Effects of treadmill exercise on mitochondrial fusion and fission in the hippocampus of APP/PS1 mice

Abstract

Mitochondrial dysfunction is widely recognized as an early event in the pathogenesis of Alzheimer’s disease (AD). Defects in mitochondrial fusion and fission have been proposed to lead to learning and memory impairments in AD. The current study aimed to investigate whether exercise-improved learning and memory were associated with improves in mitochondrial function by increased mitochondrial fusion and decreased mitochondrial fission. APP/PS1 transgenic mice were divided into transgenic sedentary (ADC, n = 15) and transgenic exercise (ADE, n = 15) groups.

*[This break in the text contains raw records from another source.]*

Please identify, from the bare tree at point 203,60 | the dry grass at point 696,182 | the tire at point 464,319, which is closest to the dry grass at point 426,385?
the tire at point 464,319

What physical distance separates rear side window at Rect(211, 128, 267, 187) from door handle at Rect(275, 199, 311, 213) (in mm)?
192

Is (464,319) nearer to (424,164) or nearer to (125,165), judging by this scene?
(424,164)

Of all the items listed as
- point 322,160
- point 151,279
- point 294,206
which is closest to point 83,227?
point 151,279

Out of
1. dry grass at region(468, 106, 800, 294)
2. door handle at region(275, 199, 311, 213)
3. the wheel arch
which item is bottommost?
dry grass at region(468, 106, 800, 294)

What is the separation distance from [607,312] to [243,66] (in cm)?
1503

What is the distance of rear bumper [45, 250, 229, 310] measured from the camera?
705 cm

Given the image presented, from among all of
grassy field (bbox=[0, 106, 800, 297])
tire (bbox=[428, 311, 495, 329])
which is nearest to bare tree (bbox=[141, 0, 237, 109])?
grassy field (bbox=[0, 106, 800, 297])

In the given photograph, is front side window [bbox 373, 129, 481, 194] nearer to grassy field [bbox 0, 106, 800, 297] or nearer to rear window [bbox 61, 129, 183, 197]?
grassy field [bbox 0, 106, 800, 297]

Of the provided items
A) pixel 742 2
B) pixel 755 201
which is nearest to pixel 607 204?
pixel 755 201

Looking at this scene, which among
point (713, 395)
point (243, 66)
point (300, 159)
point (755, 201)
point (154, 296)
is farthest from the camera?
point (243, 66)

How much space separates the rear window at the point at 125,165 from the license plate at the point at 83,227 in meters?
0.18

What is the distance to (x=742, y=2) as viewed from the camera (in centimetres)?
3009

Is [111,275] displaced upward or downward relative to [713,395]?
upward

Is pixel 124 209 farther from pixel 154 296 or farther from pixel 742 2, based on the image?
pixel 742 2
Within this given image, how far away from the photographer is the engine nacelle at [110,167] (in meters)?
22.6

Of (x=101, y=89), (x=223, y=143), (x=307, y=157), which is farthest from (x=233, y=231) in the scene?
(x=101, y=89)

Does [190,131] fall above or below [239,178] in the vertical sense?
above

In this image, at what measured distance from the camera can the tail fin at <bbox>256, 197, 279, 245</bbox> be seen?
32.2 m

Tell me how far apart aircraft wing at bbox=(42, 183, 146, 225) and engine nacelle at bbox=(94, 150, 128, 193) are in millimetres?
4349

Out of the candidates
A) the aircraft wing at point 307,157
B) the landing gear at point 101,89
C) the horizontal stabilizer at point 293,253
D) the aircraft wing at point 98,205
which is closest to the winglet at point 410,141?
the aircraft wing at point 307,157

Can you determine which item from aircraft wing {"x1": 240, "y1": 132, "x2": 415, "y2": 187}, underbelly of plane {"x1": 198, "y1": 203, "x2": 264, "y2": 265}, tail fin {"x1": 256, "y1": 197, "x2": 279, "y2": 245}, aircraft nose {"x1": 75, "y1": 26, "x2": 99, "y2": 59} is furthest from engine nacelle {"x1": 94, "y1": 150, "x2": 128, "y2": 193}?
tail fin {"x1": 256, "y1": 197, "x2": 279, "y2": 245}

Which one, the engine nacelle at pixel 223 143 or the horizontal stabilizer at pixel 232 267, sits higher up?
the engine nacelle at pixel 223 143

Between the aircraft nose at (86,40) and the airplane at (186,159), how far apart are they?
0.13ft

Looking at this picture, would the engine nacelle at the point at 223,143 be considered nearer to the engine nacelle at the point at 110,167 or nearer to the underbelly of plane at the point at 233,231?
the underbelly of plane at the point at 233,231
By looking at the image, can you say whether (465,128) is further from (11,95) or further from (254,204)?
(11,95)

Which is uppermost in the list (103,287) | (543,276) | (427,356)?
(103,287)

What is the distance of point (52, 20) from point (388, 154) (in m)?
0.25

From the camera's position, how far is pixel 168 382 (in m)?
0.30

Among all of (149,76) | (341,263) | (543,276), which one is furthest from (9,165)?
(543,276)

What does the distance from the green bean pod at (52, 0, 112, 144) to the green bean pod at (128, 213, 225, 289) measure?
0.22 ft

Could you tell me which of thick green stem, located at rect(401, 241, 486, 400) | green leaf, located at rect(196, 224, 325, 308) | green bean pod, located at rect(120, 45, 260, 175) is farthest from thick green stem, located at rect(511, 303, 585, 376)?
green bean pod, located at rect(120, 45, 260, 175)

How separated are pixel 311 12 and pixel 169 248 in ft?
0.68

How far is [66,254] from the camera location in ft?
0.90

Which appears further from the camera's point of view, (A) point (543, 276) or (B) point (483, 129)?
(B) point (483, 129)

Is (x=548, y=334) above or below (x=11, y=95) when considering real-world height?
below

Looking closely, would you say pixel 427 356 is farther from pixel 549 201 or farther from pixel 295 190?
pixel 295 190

Wild-type mice were also separated into sedentary (WTC, n = 15) and exercise (WTE, n = 15) groups. The WTE and ADE mice were subjected to treadmill exercise for 12 weeks. In this study, learning and memory were significantly decreased in ADC mice compared with those in WTC mice, whereas exercise improved learning and memory in APP/PS1 transgenic mice. Meanwhile, ADC mice displayed defective mitochondrial function as evidenced by a significant increase in swollen mitochondria and vacuoles, loss of mitochondrial cristae, and decreased ATP levels, as well as an imbalance in mitochondrial fusion and fission as evidenced by significantly increased Drp1 and Mff and decreased Mfn1, Mfn2, and Opa1 in the hippocampus. Interestingly, exercise mitigated mitochondrial dysfunction as evidenced by a significant reduction in swollen mitochondria and vacuoles and increased mitochondrial cristae and ATP levels in ADE mice. Coincidentally, exercise promoted the balance of mitochondrial fusion and fission as evidenced by a significantly decreased Drp1 and Mff and increased Mfn1, Mfn2, and Opa1 in the hippocampus. These findings suggest that treadmill exercise efficiently enhances learning and memory in AD by improving mitochondrial dysfunction in APP/PS1 transgenic mice.